Work to be completed:
The required result is every line of the records that includes "California".

::::

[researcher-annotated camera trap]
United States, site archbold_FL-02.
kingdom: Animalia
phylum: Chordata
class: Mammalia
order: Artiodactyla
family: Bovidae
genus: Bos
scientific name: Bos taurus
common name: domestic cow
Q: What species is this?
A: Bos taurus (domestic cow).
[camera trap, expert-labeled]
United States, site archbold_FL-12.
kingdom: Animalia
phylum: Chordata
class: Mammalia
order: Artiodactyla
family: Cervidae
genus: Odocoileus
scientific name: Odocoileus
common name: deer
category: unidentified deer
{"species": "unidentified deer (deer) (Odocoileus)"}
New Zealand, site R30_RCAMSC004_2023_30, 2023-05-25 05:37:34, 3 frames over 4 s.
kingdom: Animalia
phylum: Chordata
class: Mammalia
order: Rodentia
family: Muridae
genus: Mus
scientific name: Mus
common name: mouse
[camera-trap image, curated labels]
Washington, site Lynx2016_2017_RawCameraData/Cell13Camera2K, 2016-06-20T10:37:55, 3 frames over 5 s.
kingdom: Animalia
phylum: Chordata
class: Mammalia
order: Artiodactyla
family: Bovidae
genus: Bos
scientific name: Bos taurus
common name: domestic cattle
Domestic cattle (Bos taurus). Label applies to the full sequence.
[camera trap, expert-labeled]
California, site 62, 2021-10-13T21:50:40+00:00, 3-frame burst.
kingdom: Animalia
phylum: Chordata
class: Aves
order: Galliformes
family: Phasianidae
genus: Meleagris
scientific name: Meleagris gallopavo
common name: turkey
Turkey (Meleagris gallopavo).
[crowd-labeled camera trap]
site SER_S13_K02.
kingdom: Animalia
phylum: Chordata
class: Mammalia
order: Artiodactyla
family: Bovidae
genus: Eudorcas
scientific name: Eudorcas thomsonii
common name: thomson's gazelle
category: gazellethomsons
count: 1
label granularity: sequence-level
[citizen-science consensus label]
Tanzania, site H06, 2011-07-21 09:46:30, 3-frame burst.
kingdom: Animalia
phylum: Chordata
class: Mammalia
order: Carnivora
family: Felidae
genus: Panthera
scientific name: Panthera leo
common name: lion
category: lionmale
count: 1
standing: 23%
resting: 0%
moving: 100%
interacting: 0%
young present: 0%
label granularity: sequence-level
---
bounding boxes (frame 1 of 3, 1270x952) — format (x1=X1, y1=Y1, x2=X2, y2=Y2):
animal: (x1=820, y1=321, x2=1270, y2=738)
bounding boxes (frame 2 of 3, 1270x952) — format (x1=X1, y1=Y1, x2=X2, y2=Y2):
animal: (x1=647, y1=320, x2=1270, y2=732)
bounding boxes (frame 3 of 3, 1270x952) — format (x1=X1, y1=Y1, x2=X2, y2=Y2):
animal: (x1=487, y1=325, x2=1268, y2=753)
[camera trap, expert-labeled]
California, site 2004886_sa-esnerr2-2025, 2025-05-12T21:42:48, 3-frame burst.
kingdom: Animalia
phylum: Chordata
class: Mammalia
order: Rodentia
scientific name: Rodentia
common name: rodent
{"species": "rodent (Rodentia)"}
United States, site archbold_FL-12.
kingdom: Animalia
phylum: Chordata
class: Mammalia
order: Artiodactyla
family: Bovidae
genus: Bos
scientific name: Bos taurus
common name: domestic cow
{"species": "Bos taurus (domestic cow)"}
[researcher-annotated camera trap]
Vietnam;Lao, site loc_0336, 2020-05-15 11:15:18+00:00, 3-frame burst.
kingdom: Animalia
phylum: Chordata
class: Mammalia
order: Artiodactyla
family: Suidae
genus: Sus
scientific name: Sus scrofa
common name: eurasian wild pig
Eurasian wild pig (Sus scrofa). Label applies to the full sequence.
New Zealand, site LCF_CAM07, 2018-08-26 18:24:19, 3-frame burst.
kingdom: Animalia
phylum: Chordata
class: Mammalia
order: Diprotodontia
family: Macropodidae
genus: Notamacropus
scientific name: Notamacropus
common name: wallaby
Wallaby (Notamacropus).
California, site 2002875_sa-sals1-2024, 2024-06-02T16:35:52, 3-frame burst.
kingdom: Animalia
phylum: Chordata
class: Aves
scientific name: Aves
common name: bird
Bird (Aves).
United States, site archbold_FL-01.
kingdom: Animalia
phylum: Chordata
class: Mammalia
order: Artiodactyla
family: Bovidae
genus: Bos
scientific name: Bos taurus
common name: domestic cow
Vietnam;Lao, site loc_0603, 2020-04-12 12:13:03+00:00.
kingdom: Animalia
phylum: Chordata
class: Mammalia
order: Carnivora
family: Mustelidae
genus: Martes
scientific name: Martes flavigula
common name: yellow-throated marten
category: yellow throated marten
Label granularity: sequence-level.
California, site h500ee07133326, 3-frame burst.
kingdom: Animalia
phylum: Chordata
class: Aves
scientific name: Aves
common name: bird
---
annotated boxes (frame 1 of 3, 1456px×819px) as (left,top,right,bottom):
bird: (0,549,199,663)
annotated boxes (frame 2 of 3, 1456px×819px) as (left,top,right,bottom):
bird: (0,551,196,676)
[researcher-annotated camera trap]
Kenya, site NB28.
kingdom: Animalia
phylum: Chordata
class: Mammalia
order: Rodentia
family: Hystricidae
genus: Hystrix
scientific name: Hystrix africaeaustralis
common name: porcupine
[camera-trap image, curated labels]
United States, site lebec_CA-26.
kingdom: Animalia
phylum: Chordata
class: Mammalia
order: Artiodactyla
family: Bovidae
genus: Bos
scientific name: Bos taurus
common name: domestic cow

::::

Problem solution:
California, site 62, 2021-10-13T21:50:40+00:00, 3-frame burst.
California, site 2004886_sa-esnerr2-2025, 2025-05-12T21:42:48, 3-frame burst.
California, site 2002875_sa-sals1-2024, 2024-06-02T16:35:52, 3-frame burst.
California, site h500ee07133326, 3-frame burst.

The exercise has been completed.